I found the pot of gold last night, and it was full of bad decisions.
I can't wait to get all this Makers out of my shoe.
If I could have all the money back from the pregnancy test i've bought- I could buy myself a vacation.
Or a large amount of condoms?!?
I promise you I could read that dogs mind, he was arguing with the other dog saying he knows how fucked up I am
I am at 2.05 miles in under 11 minutes. So either this thing is broke or I should always work out wasted.
i looked at my phone & had a message that said "tell your friend she needs to clean my livingroom, i dont appreciate her trying to turn it into a bubblebath." I give you probs.
Also we saw a clown getting arrested. Rochester is weird.
My mom just told me my dad shaves his pubes while drunk and I don't know how to feel anymore.
I heard you were drinking whiskey straight from the bottle last night.
Actually I was drinking whiskey straight from 3 bottles, but that is neither here nor there.

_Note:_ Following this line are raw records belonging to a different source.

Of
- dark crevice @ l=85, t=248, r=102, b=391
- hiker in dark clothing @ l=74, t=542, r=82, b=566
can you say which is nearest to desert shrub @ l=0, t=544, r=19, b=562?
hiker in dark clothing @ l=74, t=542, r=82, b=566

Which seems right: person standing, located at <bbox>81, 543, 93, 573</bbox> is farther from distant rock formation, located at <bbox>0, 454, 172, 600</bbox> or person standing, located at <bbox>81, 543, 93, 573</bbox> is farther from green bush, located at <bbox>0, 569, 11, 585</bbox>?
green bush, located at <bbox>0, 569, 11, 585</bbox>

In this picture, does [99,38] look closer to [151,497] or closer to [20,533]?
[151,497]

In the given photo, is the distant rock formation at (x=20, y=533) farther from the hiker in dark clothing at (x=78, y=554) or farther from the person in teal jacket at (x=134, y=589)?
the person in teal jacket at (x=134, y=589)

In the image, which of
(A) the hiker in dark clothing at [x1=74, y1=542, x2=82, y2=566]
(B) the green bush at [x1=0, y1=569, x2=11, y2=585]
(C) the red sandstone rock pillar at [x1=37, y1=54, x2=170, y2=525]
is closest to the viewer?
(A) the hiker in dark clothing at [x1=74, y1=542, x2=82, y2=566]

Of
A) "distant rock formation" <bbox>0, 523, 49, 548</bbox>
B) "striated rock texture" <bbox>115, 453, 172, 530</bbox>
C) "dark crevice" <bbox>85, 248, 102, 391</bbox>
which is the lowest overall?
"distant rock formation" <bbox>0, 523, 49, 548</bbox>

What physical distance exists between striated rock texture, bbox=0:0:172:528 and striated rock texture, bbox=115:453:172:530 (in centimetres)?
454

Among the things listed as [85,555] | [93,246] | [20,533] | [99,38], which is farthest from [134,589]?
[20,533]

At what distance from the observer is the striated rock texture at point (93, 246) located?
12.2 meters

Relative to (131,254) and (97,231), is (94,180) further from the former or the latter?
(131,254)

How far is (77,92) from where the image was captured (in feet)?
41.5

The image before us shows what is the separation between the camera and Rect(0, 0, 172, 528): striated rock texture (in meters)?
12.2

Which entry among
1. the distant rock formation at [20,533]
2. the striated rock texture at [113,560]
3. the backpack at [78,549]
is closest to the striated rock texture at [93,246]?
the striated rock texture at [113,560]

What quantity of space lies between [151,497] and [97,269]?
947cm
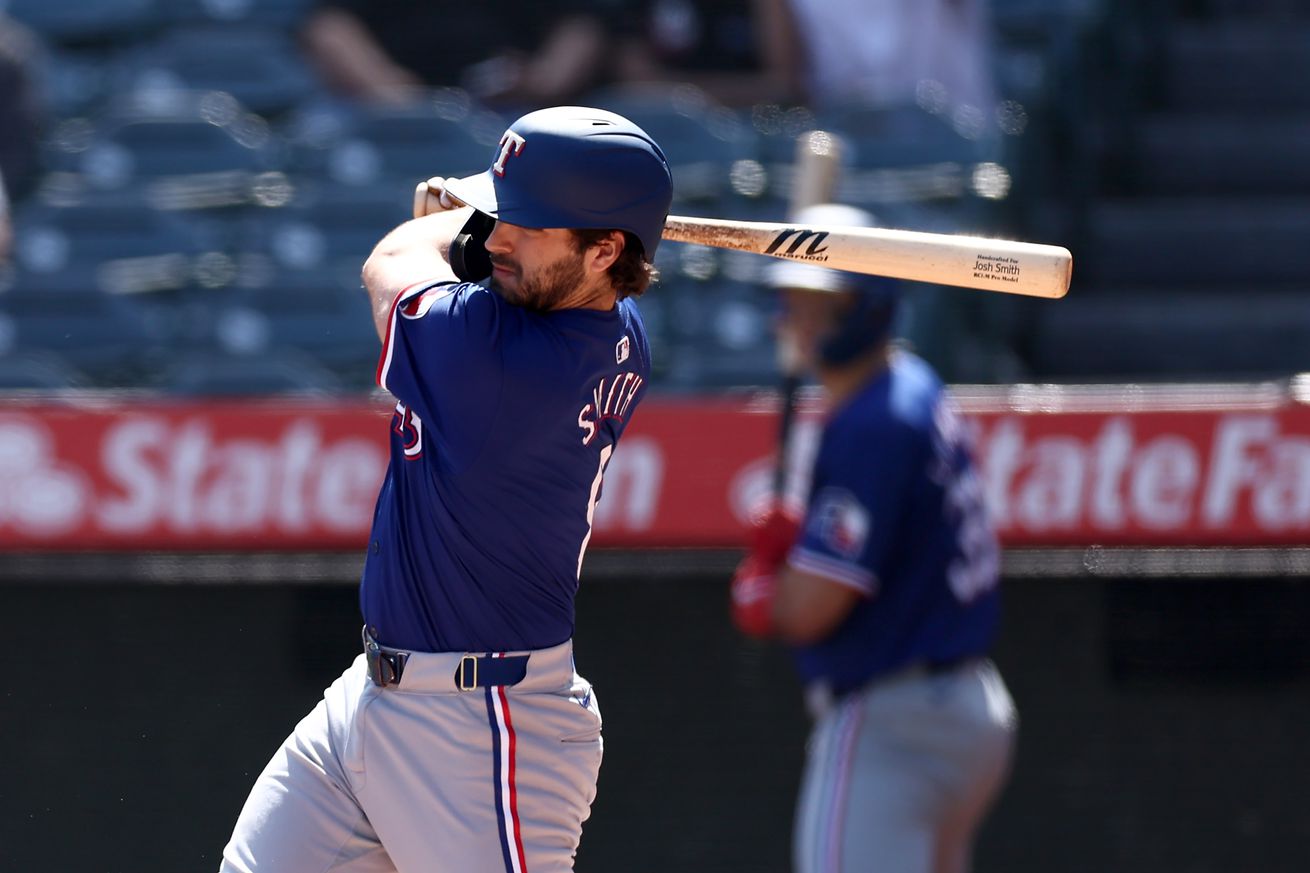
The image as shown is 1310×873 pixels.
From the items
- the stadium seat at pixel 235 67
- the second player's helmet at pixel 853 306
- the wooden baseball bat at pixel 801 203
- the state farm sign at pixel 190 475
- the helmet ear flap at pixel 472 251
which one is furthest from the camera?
the stadium seat at pixel 235 67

Don't know why you're always hating on relationships. I've had chocolate pancakes accompanied by a blowjob and a blunt and it's not even 9 am. Time for mid morning shower sex. Enjoy your morning bong bowl alone asshole
I think we need to dedicate ourselves to building your stamina back to uterus breaking level
It's 3 am and I'm buying cat food and batteries for my vibrator. Good thing I shaved my legs for this.
I'm scared because his knowledge of star trek is turning me on
Its weird to introduce me to his wife and kids on the first date, right?